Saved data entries
━━━━━━━━━━━━━━━━━━━━━━━━━━━━━━
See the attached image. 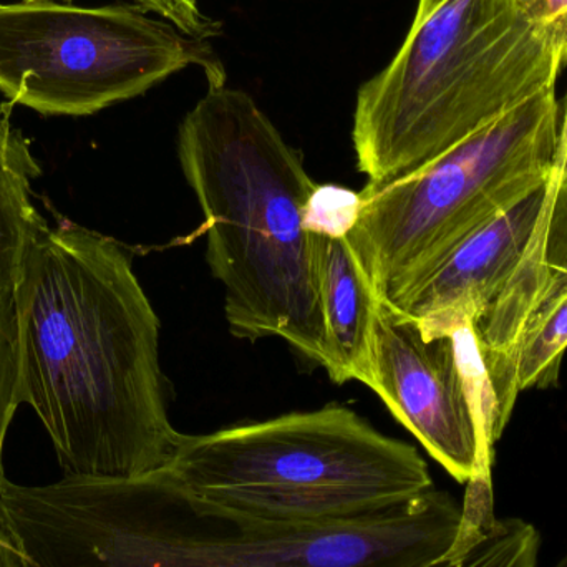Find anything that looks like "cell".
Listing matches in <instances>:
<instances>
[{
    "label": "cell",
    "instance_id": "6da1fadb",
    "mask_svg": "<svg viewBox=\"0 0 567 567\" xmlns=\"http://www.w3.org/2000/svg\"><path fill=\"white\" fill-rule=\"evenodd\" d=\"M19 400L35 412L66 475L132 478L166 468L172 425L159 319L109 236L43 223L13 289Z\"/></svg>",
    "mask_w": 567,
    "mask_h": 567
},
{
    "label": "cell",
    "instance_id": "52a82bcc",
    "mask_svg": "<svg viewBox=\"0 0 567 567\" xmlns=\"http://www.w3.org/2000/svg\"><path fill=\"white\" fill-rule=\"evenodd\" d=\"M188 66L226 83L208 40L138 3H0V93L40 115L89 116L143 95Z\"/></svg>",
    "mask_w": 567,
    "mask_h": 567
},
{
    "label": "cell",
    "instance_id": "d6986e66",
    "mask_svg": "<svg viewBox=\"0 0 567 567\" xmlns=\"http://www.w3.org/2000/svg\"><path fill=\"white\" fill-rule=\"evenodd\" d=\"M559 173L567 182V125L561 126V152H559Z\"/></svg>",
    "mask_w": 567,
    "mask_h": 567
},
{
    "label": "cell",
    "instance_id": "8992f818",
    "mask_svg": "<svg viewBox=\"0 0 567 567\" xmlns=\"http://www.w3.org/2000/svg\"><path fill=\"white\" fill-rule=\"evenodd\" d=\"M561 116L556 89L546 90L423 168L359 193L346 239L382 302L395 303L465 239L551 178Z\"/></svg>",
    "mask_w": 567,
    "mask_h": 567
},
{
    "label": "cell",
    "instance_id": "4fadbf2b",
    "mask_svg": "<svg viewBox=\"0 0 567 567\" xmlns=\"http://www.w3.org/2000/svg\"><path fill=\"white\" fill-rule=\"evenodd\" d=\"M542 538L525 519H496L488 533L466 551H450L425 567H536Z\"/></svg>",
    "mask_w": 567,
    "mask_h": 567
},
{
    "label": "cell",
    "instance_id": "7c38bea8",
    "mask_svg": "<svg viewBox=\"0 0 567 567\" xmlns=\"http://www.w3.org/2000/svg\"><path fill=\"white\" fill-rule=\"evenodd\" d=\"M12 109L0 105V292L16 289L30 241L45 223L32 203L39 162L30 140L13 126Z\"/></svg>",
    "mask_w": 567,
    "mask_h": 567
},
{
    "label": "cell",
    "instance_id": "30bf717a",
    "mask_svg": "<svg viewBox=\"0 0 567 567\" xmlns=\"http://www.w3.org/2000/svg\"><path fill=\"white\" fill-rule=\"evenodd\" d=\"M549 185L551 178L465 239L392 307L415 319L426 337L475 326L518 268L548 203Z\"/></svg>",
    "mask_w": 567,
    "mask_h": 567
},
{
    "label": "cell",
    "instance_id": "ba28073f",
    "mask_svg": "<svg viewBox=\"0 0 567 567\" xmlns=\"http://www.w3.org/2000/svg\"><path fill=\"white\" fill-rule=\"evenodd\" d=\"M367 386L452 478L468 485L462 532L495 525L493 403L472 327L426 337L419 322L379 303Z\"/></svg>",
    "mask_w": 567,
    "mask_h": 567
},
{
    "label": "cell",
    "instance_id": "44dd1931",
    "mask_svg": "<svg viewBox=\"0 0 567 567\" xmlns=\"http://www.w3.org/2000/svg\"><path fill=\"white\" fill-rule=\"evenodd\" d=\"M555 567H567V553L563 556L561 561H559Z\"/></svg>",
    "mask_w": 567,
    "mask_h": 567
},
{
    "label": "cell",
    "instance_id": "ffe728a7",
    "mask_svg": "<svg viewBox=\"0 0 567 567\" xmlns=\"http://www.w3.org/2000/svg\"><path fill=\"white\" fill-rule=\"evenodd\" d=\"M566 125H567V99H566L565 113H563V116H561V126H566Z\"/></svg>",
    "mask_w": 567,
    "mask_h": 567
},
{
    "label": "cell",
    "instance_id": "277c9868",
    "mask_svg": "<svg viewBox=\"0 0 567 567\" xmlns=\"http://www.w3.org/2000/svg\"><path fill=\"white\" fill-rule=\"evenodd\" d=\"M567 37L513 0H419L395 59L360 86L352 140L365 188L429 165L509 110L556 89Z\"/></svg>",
━━━━━━━━━━━━━━━━━━━━━━━━━━━━━━
**WHAT TO WORK ON:** State how many lines in the items contain the string "instances", treating uppercase and lowercase as different. Give only the number.

**FULL RESPONSE:** 2